A coordinated cyberattack targeting Indian bank users has been uncovered, exposing the personal and financial data of approximately 50,000 individuals.
Researchers at Zimperium zLabs identified nearly 900 malware samples in a campaign designed to steal Aadhaar and PAN card details, ATM PINs, and mobile banking credentials.
The malware primarily targets Android devices and is distributed through WhatsApp as APK files disguised as legitimate banking or government applications.
Data Exposure
Once installed, the malicious apps trick users into providing sensitive information by mimicking official interfaces.
The malware also exploits SMS permissions to intercept one-time passwords (OTPs), enabling unauthorized transactions.
In a significant deviation from traditional methods, the campaign uses live phone numbers to redirect intercepted SMS messages, creating a traceable trail for investigators.
Over 1,000 phone numbers linked to this operation have been identified and shared with authorities.
The attackers also utilized Firebase storage buckets to exfiltrate stolen data.

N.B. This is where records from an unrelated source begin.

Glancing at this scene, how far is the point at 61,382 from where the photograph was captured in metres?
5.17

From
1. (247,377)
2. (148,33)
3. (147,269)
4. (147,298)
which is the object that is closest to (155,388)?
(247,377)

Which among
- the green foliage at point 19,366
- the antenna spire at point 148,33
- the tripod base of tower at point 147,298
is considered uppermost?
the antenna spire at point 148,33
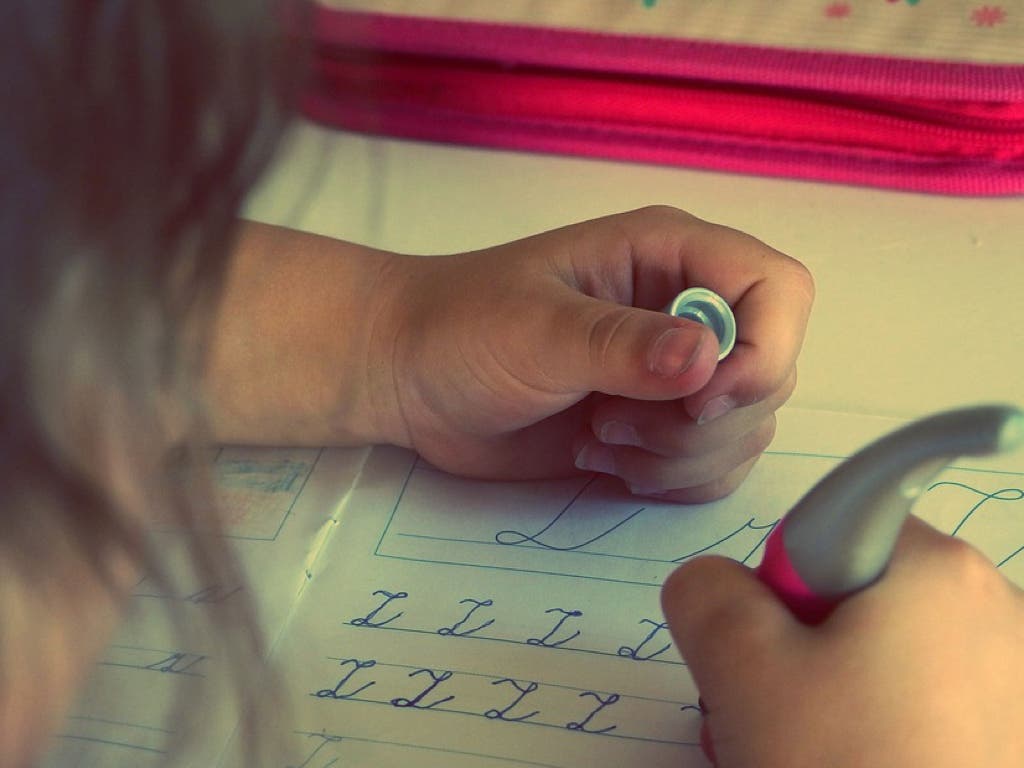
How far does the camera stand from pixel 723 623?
0.37 meters

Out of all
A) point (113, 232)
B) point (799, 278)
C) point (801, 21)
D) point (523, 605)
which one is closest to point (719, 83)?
point (801, 21)

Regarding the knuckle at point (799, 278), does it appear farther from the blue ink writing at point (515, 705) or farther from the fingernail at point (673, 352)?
the blue ink writing at point (515, 705)

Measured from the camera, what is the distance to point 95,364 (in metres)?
0.28

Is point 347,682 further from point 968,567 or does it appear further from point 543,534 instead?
point 968,567

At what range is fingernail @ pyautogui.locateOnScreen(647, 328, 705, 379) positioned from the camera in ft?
1.38

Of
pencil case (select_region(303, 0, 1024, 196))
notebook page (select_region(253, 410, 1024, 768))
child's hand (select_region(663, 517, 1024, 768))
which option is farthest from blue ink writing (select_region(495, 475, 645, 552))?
pencil case (select_region(303, 0, 1024, 196))

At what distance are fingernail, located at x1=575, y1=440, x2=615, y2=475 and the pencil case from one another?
19cm

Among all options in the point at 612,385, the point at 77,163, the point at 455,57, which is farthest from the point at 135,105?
the point at 455,57

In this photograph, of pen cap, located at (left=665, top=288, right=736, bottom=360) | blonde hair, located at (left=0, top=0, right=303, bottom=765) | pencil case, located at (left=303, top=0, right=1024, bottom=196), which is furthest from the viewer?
pencil case, located at (left=303, top=0, right=1024, bottom=196)

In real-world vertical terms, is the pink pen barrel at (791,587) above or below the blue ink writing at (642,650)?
above

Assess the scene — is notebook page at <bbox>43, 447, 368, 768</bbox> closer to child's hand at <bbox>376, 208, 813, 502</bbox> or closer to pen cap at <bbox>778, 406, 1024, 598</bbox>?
child's hand at <bbox>376, 208, 813, 502</bbox>

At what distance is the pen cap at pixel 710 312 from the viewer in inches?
18.2

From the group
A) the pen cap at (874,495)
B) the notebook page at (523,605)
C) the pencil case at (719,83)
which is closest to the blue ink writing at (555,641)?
the notebook page at (523,605)

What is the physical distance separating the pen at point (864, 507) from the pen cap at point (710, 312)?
0.39 feet
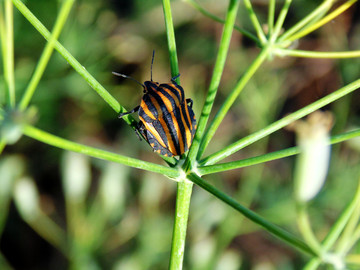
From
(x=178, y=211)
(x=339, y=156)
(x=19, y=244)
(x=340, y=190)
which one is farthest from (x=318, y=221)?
(x=19, y=244)

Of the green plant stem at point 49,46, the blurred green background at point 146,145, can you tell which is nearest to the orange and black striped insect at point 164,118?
the green plant stem at point 49,46

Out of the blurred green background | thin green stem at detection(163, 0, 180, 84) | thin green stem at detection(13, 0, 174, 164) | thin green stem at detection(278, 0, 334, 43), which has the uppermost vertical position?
the blurred green background

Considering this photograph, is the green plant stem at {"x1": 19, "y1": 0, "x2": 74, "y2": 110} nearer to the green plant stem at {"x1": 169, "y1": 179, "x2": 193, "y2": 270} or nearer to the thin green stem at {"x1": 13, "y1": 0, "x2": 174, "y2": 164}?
the thin green stem at {"x1": 13, "y1": 0, "x2": 174, "y2": 164}

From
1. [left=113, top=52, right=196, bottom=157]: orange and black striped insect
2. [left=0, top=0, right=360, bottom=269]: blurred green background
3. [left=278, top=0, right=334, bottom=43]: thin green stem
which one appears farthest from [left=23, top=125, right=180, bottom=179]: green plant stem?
[left=0, top=0, right=360, bottom=269]: blurred green background

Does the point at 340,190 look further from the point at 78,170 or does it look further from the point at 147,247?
the point at 78,170

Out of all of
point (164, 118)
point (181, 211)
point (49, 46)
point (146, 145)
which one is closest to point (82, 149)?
point (49, 46)

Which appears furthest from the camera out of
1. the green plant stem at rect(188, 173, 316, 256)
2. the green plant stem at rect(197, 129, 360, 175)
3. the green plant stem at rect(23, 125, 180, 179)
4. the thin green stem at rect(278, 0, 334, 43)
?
the thin green stem at rect(278, 0, 334, 43)
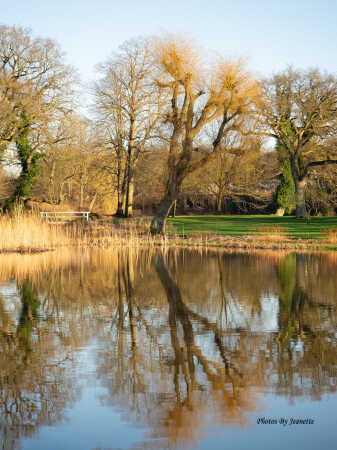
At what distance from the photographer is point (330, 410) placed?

Researchers discovered 222 unsecured Firebase endpoints containing 2.5GB of sensitive information, including bank details, SMS messages, and government-issued identification documents.
This exposed data was publicly accessible due to a lack of authentication measures on the endpoints.

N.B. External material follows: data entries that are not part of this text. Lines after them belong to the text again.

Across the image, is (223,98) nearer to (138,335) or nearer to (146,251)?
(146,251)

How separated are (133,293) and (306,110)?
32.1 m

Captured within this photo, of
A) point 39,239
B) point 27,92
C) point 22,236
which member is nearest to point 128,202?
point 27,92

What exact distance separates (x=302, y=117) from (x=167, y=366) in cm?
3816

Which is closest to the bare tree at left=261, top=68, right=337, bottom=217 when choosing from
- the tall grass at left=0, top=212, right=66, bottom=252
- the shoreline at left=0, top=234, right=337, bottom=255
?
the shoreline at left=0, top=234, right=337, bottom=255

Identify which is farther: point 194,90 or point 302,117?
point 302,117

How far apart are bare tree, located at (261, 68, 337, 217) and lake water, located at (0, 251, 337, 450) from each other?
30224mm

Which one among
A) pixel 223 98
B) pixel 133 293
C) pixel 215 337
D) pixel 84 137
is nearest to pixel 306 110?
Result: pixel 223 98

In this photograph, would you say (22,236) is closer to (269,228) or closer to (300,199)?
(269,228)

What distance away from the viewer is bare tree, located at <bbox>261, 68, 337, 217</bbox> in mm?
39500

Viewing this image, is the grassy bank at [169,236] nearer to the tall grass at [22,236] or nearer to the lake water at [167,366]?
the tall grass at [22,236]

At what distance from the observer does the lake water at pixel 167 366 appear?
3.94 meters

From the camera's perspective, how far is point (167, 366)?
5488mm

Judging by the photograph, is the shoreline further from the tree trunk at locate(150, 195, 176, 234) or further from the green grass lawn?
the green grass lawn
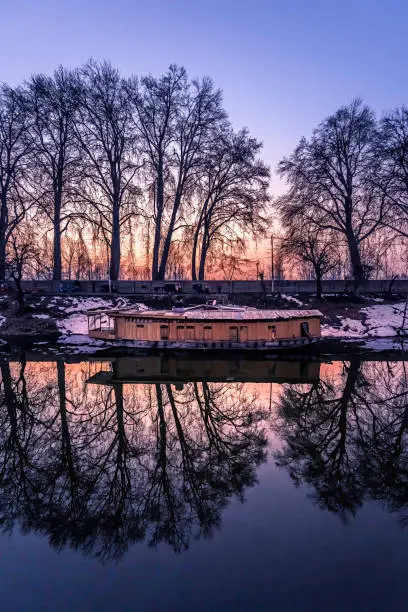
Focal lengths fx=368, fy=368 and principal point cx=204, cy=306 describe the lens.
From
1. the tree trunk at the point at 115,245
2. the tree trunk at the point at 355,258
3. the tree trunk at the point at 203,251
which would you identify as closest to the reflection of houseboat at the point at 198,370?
the tree trunk at the point at 115,245

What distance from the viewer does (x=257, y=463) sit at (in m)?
9.44

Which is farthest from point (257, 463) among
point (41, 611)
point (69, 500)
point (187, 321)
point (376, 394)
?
point (187, 321)

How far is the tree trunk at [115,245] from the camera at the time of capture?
130ft

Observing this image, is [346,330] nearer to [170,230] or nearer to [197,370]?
[197,370]

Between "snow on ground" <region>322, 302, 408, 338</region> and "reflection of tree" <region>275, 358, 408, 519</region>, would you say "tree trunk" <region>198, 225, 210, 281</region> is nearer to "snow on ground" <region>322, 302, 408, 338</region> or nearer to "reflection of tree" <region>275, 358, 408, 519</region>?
"snow on ground" <region>322, 302, 408, 338</region>

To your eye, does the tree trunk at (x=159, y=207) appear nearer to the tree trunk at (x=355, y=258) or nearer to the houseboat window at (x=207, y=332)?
the houseboat window at (x=207, y=332)

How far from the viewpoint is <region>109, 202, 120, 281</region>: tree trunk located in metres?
39.6

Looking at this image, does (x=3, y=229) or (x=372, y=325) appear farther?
(x=3, y=229)

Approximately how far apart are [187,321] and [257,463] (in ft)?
52.8

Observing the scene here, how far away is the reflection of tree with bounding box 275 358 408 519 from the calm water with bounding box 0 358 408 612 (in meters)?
0.05

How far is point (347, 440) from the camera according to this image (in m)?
10.7

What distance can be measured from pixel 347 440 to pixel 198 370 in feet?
33.5

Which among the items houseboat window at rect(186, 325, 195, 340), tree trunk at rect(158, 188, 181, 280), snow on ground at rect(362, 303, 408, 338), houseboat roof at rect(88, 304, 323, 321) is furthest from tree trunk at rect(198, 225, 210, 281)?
houseboat window at rect(186, 325, 195, 340)

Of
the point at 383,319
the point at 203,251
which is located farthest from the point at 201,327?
the point at 203,251
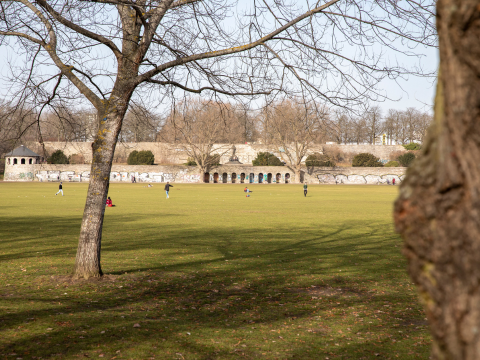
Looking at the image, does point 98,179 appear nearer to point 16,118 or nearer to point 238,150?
point 16,118

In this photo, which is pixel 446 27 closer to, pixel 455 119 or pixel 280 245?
pixel 455 119

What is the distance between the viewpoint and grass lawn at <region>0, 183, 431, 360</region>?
5.21 meters

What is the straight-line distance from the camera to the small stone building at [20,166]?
7638 cm

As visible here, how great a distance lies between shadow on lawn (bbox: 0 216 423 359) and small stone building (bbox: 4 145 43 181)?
241 feet

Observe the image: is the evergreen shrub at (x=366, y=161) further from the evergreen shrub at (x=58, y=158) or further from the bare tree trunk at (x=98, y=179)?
the bare tree trunk at (x=98, y=179)

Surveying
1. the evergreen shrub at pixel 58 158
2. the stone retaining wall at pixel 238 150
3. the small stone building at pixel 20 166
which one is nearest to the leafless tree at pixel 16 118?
the small stone building at pixel 20 166

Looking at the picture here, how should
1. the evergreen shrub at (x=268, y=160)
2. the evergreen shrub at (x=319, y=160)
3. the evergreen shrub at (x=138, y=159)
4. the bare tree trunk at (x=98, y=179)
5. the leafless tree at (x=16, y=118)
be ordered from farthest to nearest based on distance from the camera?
1. the evergreen shrub at (x=268, y=160)
2. the evergreen shrub at (x=138, y=159)
3. the evergreen shrub at (x=319, y=160)
4. the leafless tree at (x=16, y=118)
5. the bare tree trunk at (x=98, y=179)

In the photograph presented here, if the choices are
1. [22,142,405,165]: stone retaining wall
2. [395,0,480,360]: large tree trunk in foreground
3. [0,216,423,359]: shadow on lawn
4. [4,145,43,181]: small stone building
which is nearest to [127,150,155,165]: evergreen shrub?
[22,142,405,165]: stone retaining wall

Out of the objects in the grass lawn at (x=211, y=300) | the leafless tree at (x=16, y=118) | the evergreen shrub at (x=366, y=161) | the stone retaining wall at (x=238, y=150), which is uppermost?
the stone retaining wall at (x=238, y=150)

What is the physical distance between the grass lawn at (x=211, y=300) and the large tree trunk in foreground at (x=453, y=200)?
3.64 metres

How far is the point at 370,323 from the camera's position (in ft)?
20.5

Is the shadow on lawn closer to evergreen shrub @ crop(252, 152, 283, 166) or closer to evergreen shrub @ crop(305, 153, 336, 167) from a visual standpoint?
evergreen shrub @ crop(305, 153, 336, 167)

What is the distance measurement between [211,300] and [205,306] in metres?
0.37

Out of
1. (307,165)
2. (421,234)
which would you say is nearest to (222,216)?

The malware employs advanced techniques such as code obfuscation and packing to evade detection.
It also hides its icon post-installation, making it difficult for users to identify or uninstall the malicious app.
Three distinct variants of the malware have been identified:
- SMS Forwarding: Redirects stolen messages to attacker-controlled phone numbers.
- Firebase Exfiltration: Sends data to Firebase servers acting as command-and-control (C2) endpoints.
- Hybrid Variant: Combines both methods for maximum efficiency.
Impersonated Banks
The campaign impersonates major Indian banks such as ICICI Bank, State Bank of India (SBI), Punjab National Bank (PNB), and RBL Bank to increase its reach.
Zimperium analysis revealed that most attacker-controlled phone numbers were registered in West Bengal, Bihar, and Jharkhand, accounting for 63% of the total.
The increasing reliance on digital payments in India has made mobile devices a prime target for financial fraud.
Threat actors are leveraging stolen credentials not only for unauthorized transactions but also for identity theft and other financially motivated crimes.
To mitigate risks:
- Users should avoid downloading APK files from unverified sources and remain cautious of unsolicited messages requesting personal information.
- Banks and financial institutions must strengthen their security systems.
- Authorities should enhance monitoring mechanisms for unauthorized data access points like Firebase endpoints.
This incident underscores the urgent need for heightened cybersecurity measures in India’s rapidly digitizing financial ecosystem.